Having happily solved my problem and fit both ‘theories’ together, I moved on to other things, ignoring the faint glimmer of religion in the back of my mind, which, by the time I was 17-18, basically amounted to ‘Of course I’m a Christian.’ And that’s, well, all there was. One day I realized that my ‘Of course I’m a Christian’ stance was based on the fact that I had always been a Christian, that my family had always been a Christian. That I had no real reason to prefer Christianity to Judaism, or to worshiping Zeus, as Richard would so eloquently put it.
At that point, I pretty much stopped being a Christian. There was no crisis of faith, there wasn’t any worry about what people would think of me, there wasn’t even the slightest fear of going to hell. Mostly, I just felt relieved. I found out around the same time that two of my brothers felt basically the same way, and they agreed that Christianity just didn’t make enough sense for them.
The problem, though, is that there was now a gigantic gap. Not a spiritual gap, but one based on knowledge – or lack of it. I previously had everything figured out. God created the universe for us, the purpose of life was to basically decide whether to go to heaven or hell, and heaven was for…Well, okay, I hadn’t figured everything out. But I knew the gist of it. Now that there was no God, there was no heaven. And what did create the universe anyways?
So I turned to science. And that is what I’ve come here to thank Richard for. ‘The God Delusion’ was one of the first books I read since renouncing my Christianity. I can’t give Richard credit for converting me from my faith, but I give him full credit for absolutely fascinating me with his book. Within it contained pretty much every argument I had ever thought up in my life (and then some!) Each one was written out a thousand times more eloquently than I could ever have put it. Every single question I had on religion was suddenly laid out in front of me, and at the same time, I was amazed at how much new information I had. I had to get more.
I started checking out more books, looking him up on youtube, watching his discussions with other people, etc. Somewhere along the way ‘The Greatest Show on Earth’ was released and I got even more obsessed. Just recently I watched almost two hours worth of a discussion between Richard Dawkins and Lawrence Krauss. I had only planned on watching five minutes of the first segment, and thought I would be bored sitting there just watching two people talk about science, and yet, as soon as it finished, I found myself starting up another 70 minute long lecture (A Universe from Nothing – Absolutely fascinating) from just Lawrence Krauss this time.

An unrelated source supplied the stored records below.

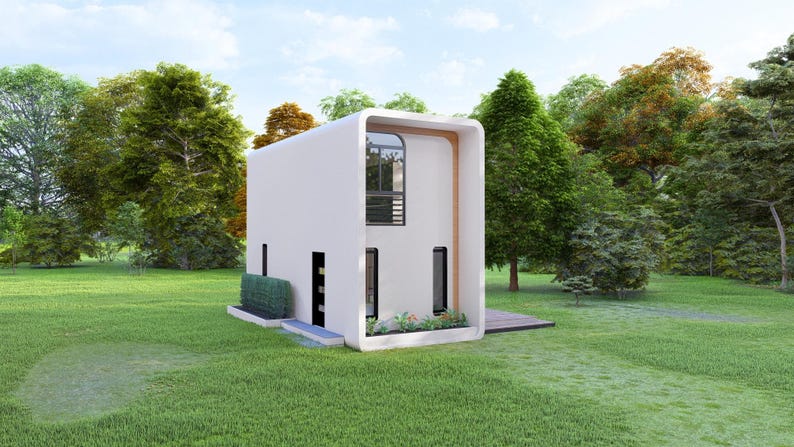 May include: A contemporary two-storey white house with a curved design, situated in a grassy area surrounded by trees. The house features a large window and a small garden. The overall aesthetic is minimalist and modern.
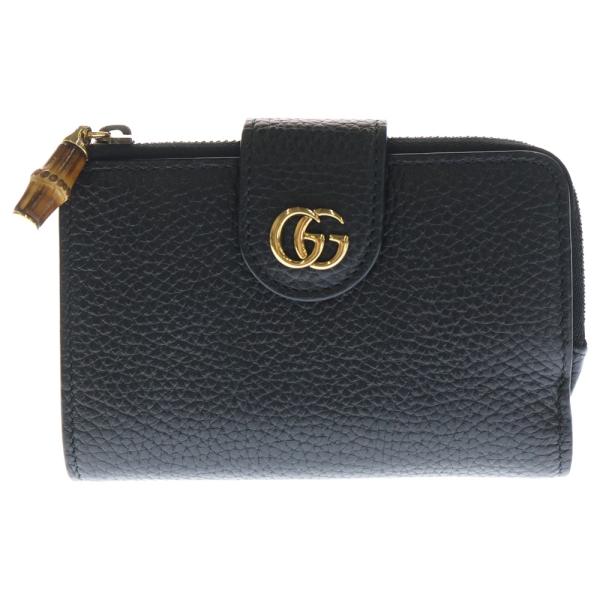 ✨美品✨グッチ　615525　コンパクトウォレット　ゴールドGG金具　ブラック ⭐️美品グッチ 615525 コンパクトウォレット ゴールドGG金具 ブラック
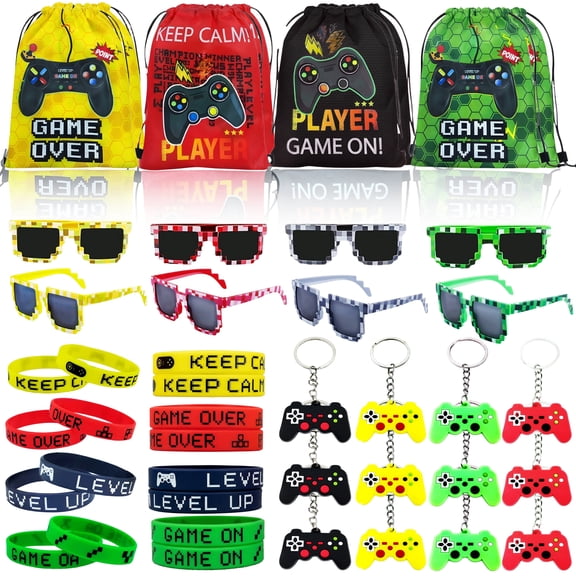 48 Pcs Video Game Party Favors for Kids, Gaming Party Favors - 12 set of Drawstring Bags, Pixel Glasses, Wristbands, Controller Keychains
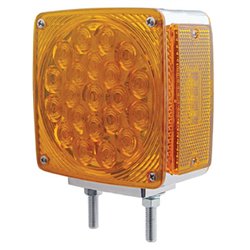 UP38710-45 LED Double Stud Double Face Turn Signal Light - Amber LED/Amber Lens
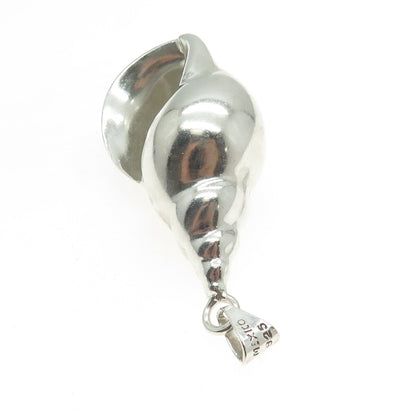 925 Sterling Silver Vintage Mexico Seashell Large Pendant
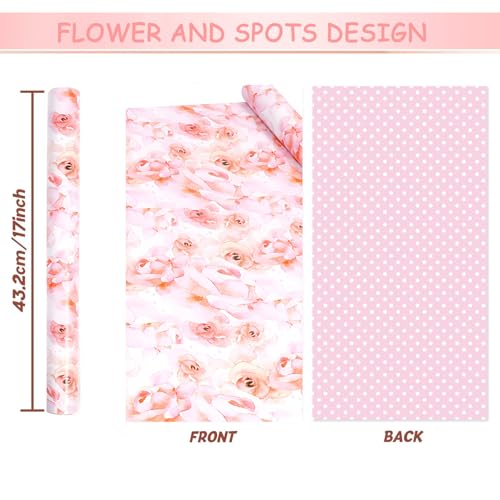 Pink Flower Wrapping Paper, Reversible Pink Wave Point Baby Girl Women Wrapping Paper Gift Wrap for Birthday, Valentines, Mothers day, Graduation, Wedding, Fathers day, Baby Shower (17in x 32.8ft) - color: Pink Floral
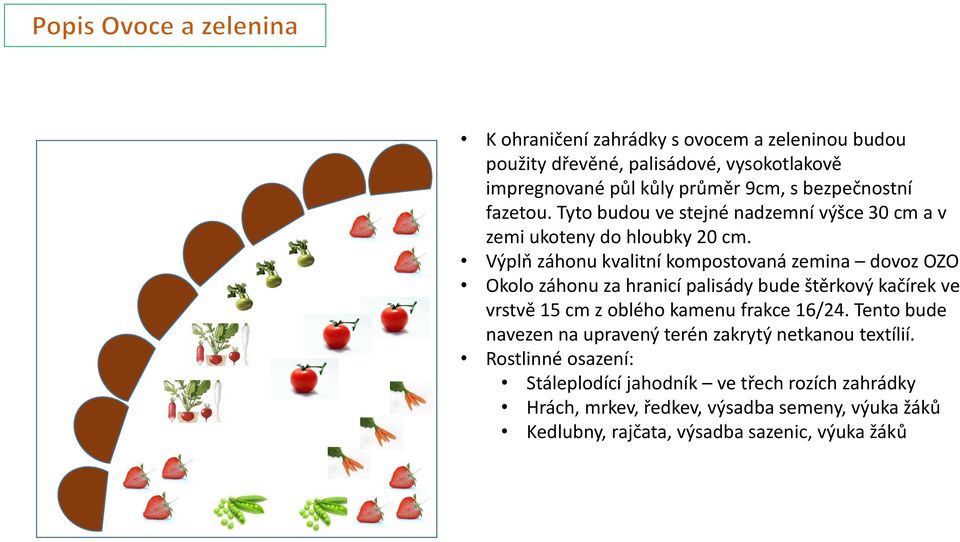 Výplň záhonu kvalitní kompostovaná zemina dovoz OZO Okolo záhonu za hranicí palisády bude štěrkový kačírek ve vrstvě 15 cm z oblého kamenu frakce 16/24.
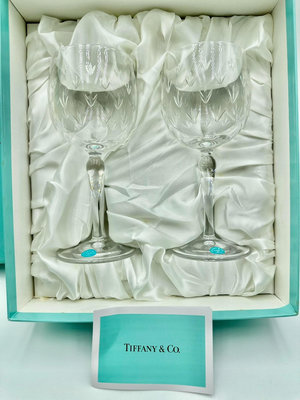 蒂凡尼Tiffany水晶紅酒對杯 手工刻樹葉紋飾  激光刻印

In short (Because honestly, who is going to read every word of the above?) I’d like to thank you, Richard Dawkins, for clearing up basically every question I ever had on religion, introducing me to the fascinating subject of biology, and even though you’re not a physicist, your discussion with one has led me into researching physics as well, which is something I’ve so far found equally fascinating.
I understand that up until recently, you held the title ‘Professor for Public Understanding of Science’ at Oxford. I know I’m just one completely random person in a sea of completely random people telling you this, but I feel you’ve done an excellent job in that position, and I wish you the best of luck in whatever you’ve set your sights on next – I know I’ll be keeping up to date on them, whatever they are.
(ps: I fully understand that Richards far too busy to have much of a chance at reading this, and that wasn’t the intent anyways. Whoever did manage to read the whole thing, I hope I haven’t bored you too much. Thanks for your time!)